» Tâches:
A) Pouvez-vous reproduire tel quel le passage de la liste allant de la ligne qui contient « Mask: esophagus. Output » jusqu'à la fin de la liste, ces deux bornes comprises, en laissant les images de côté ?
B) Pouvez-vous poursuivre le texte sur le récit de la traversée dans l'évangile de Marc à partir de sa dernière phrase ?

» Extrait de texte:
——
Devant cette constante implacable de l’existence, plusieurs personnes concluent à l’absurdité de la vie. Elles sont démobilisées. Elles cèdent au désespoir ou au cynisme, tombent dans le fatalisme ou fuient dans la facilité.
Face à cela, les croyants, qu’ils soient juifs, chrétiens ou musulmans, disent : « Nous ne sommes pas seuls ». On trouve dans les textes sacrés des trois grandes religions monothéistes des paroles qui disent, chacune à leur façon : « Courage, c’est moi, n’ayez pas peur ». Ce sont des paroles réconfortantes. Mais ce sont aussi des paroles fragiles, vulnérables. Sur quoi reposent-elles? Quelles preuves apportent-elles de leur véracité? Ces paroles ne s’imposent pas avec la puissance d’un vent de tempête ou celle d’un tonnerre assourdissant. Elles ressemblent plutôt au « son d’un souffle ténu », à « une voix de fin silence », comme nous l’avons entendu dans le récit de la rencontre d’Élie et du Dieu de la foi.
Le texte de l’évangile que nous venons d’entendre est riche d’éléments éclairants pour nos vies que la dureté de l’existence ébranle. Regardons-le attentivement pour voir comment il jette de la lumière sur la tempête que traversait la communauté romaine et sur toutes nos tempêtes.
On peut commencer en observant comment Marc a rédigé ce récit pour mettre en évidence la maîtrise totale de Jésus sur la situation : voyez comment sous sa plume, il oblige les disciples, il renvoie et congédie la foule, il part prier, il voit les disciples au large, il vient vers eux en marchant sur la mer, il s’apprête à passer devant eux, il leur parle, il monte avec eux. C’est bien lui qui dirige l’action et fait avancer le récit. Il est le maître.
Le récit de Marc commence par une phrase en apparence purement anecdotique : Jésus obligea ses disciples à remonter dans la barque. Deux verbes, qui peuvent surprendre : obliger et remonter. J’aime que la TOB ait choisi d’écrire « remonter » dans la barque, plutôt que simplement « monter »; en suggérant que les disciples étaient d’abord descendus de la barque, « remonter » rappelle que quelque chose devait maintenant se continuer. Plus haut, dans ce chapitre 6, le déplacement de la petite troupe avait en effet été interrompu : alors que Jésus les amenait se reposer à l’écart à la fin de ce qu’on pourrait appeler leur premier stage pratique, pris de compassion il s’était laissé toucher par la foule affamée de parole et de pain. Mais maintenant, il n’était manifestement pas question pour lui que ses disciples s’attardent dans l’euphorie qui suivait la multiplication des pains. Le maître Jésus les « oblige » « aussitôt », précise Marc, à remonter dans la barque pour qu’ils se rendent là où il veut les conduire : « sur l’autre rive ». Là où on voit les choses d’un œil autre, d’un point de vue différent. En fait, tout l’évangile de Marc tourne autour de cette conversion du regard, dont la communauté romaine avait tellement besoin. Une parole-clé, que nous verrons peut-être dans un prochain dimanche, le résume bien. Il s’agit de la scène où Simon Pierre reprend Jésus qui vient d’annoncer sa fin tragique. « Tu vois les choses de manière humaine et non de manière divine » (8 33), lui rétorque-t-il sèchement ou, si on veut, tu ne sais pas encore voir la réalité avec les yeux de Dieu.
——
» Données de la tâche:
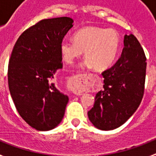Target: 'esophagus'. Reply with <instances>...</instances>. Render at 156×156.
<instances>
[{
    "mask_svg": "<svg viewBox=\"0 0 156 156\" xmlns=\"http://www.w3.org/2000/svg\"><path fill=\"white\" fill-rule=\"evenodd\" d=\"M86 80L87 74L85 73H78L72 77L69 82V87L71 91H73L76 95H82L87 87Z\"/></svg>",
    "mask_w": 156,
    "mask_h": 156,
    "instance_id": "1",
    "label": "esophagus"
}]
</instances>
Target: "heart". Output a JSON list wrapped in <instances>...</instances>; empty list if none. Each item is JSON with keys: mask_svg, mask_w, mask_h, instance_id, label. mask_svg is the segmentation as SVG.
<instances>
[{"mask_svg": "<svg viewBox=\"0 0 156 156\" xmlns=\"http://www.w3.org/2000/svg\"><path fill=\"white\" fill-rule=\"evenodd\" d=\"M73 40H64L61 42L64 61L73 63L85 51L84 56L87 60L86 65L98 71L105 70L112 65L121 45V39L116 30L98 27L81 29L74 35Z\"/></svg>", "mask_w": 156, "mask_h": 156, "instance_id": "heart-1", "label": "heart"}]
</instances>
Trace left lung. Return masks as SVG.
I'll list each match as a JSON object with an SVG mask.
<instances>
[{
	"instance_id": "8db88e82",
	"label": "left lung",
	"mask_w": 156,
	"mask_h": 156,
	"mask_svg": "<svg viewBox=\"0 0 156 156\" xmlns=\"http://www.w3.org/2000/svg\"><path fill=\"white\" fill-rule=\"evenodd\" d=\"M147 58L133 35H125L121 56L111 68L102 73L104 90L95 95L88 112L91 123L102 130L122 126L137 110L145 89Z\"/></svg>"
}]
</instances>
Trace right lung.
Wrapping results in <instances>:
<instances>
[{"instance_id": "add662e5", "label": "right lung", "mask_w": 156, "mask_h": 156, "mask_svg": "<svg viewBox=\"0 0 156 156\" xmlns=\"http://www.w3.org/2000/svg\"><path fill=\"white\" fill-rule=\"evenodd\" d=\"M73 23L67 17L40 21L19 36L11 53V97L22 118L37 130L52 129L63 119L69 99L52 79L63 66L61 44Z\"/></svg>"}]
</instances>
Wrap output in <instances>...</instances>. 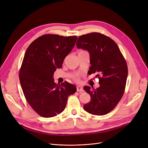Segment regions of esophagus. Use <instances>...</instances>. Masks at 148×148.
I'll use <instances>...</instances> for the list:
<instances>
[{
    "mask_svg": "<svg viewBox=\"0 0 148 148\" xmlns=\"http://www.w3.org/2000/svg\"><path fill=\"white\" fill-rule=\"evenodd\" d=\"M77 92H83V88L82 86H77Z\"/></svg>",
    "mask_w": 148,
    "mask_h": 148,
    "instance_id": "obj_1",
    "label": "esophagus"
}]
</instances>
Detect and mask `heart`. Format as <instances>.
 Returning a JSON list of instances; mask_svg holds the SVG:
<instances>
[{
  "instance_id": "b5f03b06",
  "label": "heart",
  "mask_w": 148,
  "mask_h": 148,
  "mask_svg": "<svg viewBox=\"0 0 148 148\" xmlns=\"http://www.w3.org/2000/svg\"><path fill=\"white\" fill-rule=\"evenodd\" d=\"M82 51H83V50H82V51H80V52H82ZM74 79H75V80H77V81L79 80V79H78V77H75V78H74Z\"/></svg>"
}]
</instances>
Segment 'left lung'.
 <instances>
[{"label": "left lung", "instance_id": "left-lung-1", "mask_svg": "<svg viewBox=\"0 0 148 148\" xmlns=\"http://www.w3.org/2000/svg\"><path fill=\"white\" fill-rule=\"evenodd\" d=\"M76 45L89 51L91 64L89 73H97L100 84L96 89L83 88L91 97L84 109L94 115H105L117 106L124 94L128 76L125 59L112 39L100 33L80 36Z\"/></svg>", "mask_w": 148, "mask_h": 148}]
</instances>
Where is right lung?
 I'll use <instances>...</instances> for the list:
<instances>
[{
	"label": "right lung",
	"mask_w": 148,
	"mask_h": 148,
	"mask_svg": "<svg viewBox=\"0 0 148 148\" xmlns=\"http://www.w3.org/2000/svg\"><path fill=\"white\" fill-rule=\"evenodd\" d=\"M77 39L76 36L43 35L31 43L25 53L19 72L20 84L27 102L42 117L62 113L68 97L77 90L73 84L67 82L56 84L53 79Z\"/></svg>",
	"instance_id": "obj_1"
}]
</instances>
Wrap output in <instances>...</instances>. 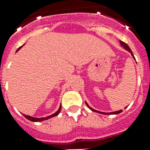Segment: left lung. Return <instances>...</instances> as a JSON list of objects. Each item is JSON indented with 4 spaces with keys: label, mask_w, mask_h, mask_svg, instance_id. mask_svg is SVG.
I'll return each mask as SVG.
<instances>
[{
    "label": "left lung",
    "mask_w": 150,
    "mask_h": 150,
    "mask_svg": "<svg viewBox=\"0 0 150 150\" xmlns=\"http://www.w3.org/2000/svg\"><path fill=\"white\" fill-rule=\"evenodd\" d=\"M120 45H121V46H122L123 47H124V48L126 50H128V51H129V52L131 54H132V58L135 59V58H134V55H133V54H132V50H131V49L129 48V46H128L126 43H125L124 42H121V41H120ZM86 104H87V106H88V107L89 108H90L91 111H93V112H98V113H101V114H105V115H109V114H119V113H120L121 112H122V110H119V111H116V112H99V111L93 109L92 108H91L90 106H89V105H88L87 102H86Z\"/></svg>",
    "instance_id": "1"
}]
</instances>
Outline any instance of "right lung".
<instances>
[{
	"instance_id": "1",
	"label": "right lung",
	"mask_w": 150,
	"mask_h": 150,
	"mask_svg": "<svg viewBox=\"0 0 150 150\" xmlns=\"http://www.w3.org/2000/svg\"><path fill=\"white\" fill-rule=\"evenodd\" d=\"M22 46H21V47H19L18 49V50L17 51H18L19 50L21 49ZM60 111H61V106L59 107V108L58 109V111L56 112H54V114H52V115H50V116H46V117H42V118H37V117H33V116H28V115H25V114H23L24 115V116L26 118V119H28L29 120H30V121H33V122H40V121H42V120H48L50 119V118H51V117H54V116H58L59 114V112H60Z\"/></svg>"
}]
</instances>
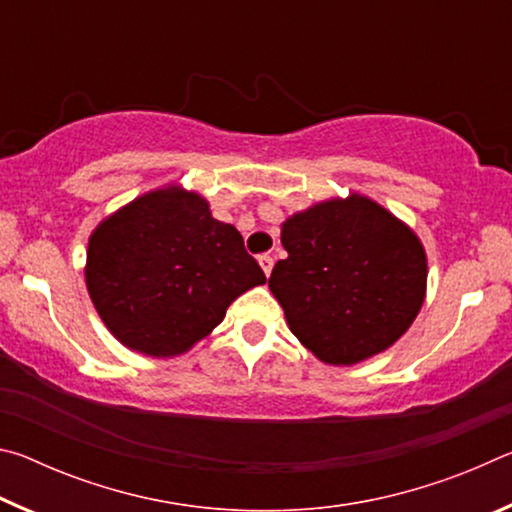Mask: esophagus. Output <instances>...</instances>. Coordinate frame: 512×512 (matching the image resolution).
<instances>
[{
  "instance_id": "34e87169",
  "label": "esophagus",
  "mask_w": 512,
  "mask_h": 512,
  "mask_svg": "<svg viewBox=\"0 0 512 512\" xmlns=\"http://www.w3.org/2000/svg\"><path fill=\"white\" fill-rule=\"evenodd\" d=\"M259 266H262V271L268 277V275H271V271H273V257L271 255H262V257H259Z\"/></svg>"
}]
</instances>
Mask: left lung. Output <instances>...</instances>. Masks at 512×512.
<instances>
[{"instance_id":"obj_1","label":"left lung","mask_w":512,"mask_h":512,"mask_svg":"<svg viewBox=\"0 0 512 512\" xmlns=\"http://www.w3.org/2000/svg\"><path fill=\"white\" fill-rule=\"evenodd\" d=\"M289 257L268 287L289 329L329 366L375 357L411 327L427 255L409 225L366 196L316 203L282 223Z\"/></svg>"}]
</instances>
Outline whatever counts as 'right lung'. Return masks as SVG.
<instances>
[{
  "mask_svg": "<svg viewBox=\"0 0 512 512\" xmlns=\"http://www.w3.org/2000/svg\"><path fill=\"white\" fill-rule=\"evenodd\" d=\"M264 282L235 225L173 185L110 214L88 244L85 284L101 320L119 343L149 357L187 352L232 300Z\"/></svg>",
  "mask_w": 512,
  "mask_h": 512,
  "instance_id": "1",
  "label": "right lung"
}]
</instances>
——
» Résultats des tâches:
A)
Mask: esophagus. Output <instances>...</instances>. Coordinate frame: 512×512 (matching the image resolution).
<instances>
[{
  "instance_id": "34e87169",
  "label": "esophagus",
  "mask_w": 512,
  "mask_h": 512,
  "mask_svg": "<svg viewBox=\"0 0 512 512\" xmlns=\"http://www.w3.org/2000/svg\"><path fill=\"white\" fill-rule=\"evenodd\" d=\"M259 266H262V271L268 277V275H271V271H273V257L271 255H262V257H259Z\"/></svg>"
}]
</instances>
Mask: left lung. Output <instances>...</instances>. Masks at 512×512.
<instances>
[{"instance_id":"obj_1","label":"left lung","mask_w":512,"mask_h":512,"mask_svg":"<svg viewBox=\"0 0 512 512\" xmlns=\"http://www.w3.org/2000/svg\"><path fill=\"white\" fill-rule=\"evenodd\" d=\"M289 257L268 287L289 329L329 366L375 357L411 327L427 255L409 225L366 196L316 203L282 223Z\"/></svg>"}]
</instances>
Outline whatever counts as 'right lung'. Return masks as SVG.
<instances>
[{
  "mask_svg": "<svg viewBox=\"0 0 512 512\" xmlns=\"http://www.w3.org/2000/svg\"><path fill=\"white\" fill-rule=\"evenodd\" d=\"M264 282L235 225L173 185L110 214L88 244L85 284L101 320L119 343L149 357L187 352L232 300Z\"/></svg>",
  "mask_w": 512,
  "mask_h": 512,
  "instance_id": "1",
  "label": "right lung"
}]
</instances>

B)
Jésus n’a rien d’un gourou complaisant. Il est un maître exigeant. Marc fait tout pour nous faire comprendre que l’initiation des disciples, et peut-être la nôtre, en est encore à ses tout débuts. Voyez les verbes dont, sous sa plume, ils sont les sujets : ils se battent à ramer, en voyant Jésus ils croient à un fantôme, ils poussent des cris, ils sont affolés, ils sont extrêmement bouleversés, ils n’avaient rien compris, leur cœur était endurci!
Ce dans quoi Jésus les entraîne, comme un entraîneur, ce dans quoi il nous entraîne nous aussi, c’est un revirement total dans notre façon de voir Dieu, de nous voir nous-mêmes et de comprendre nos rapports avec lui, mais aussi un revirement total dans notre façon de voir la réalité. Une « conversion ». Exigeante. Permanente. Ici, la tradition chrétienne est en accord avec toutes les grandes traditions spirituelles, pour qui la transformation intérieure implique de surmonter d’énormes résistances à l’extérieur mais surtout à l’intérieur de soi. « Ramer contre le vent contraire » est le lot inévitable de tous les chercheurs d’absolu.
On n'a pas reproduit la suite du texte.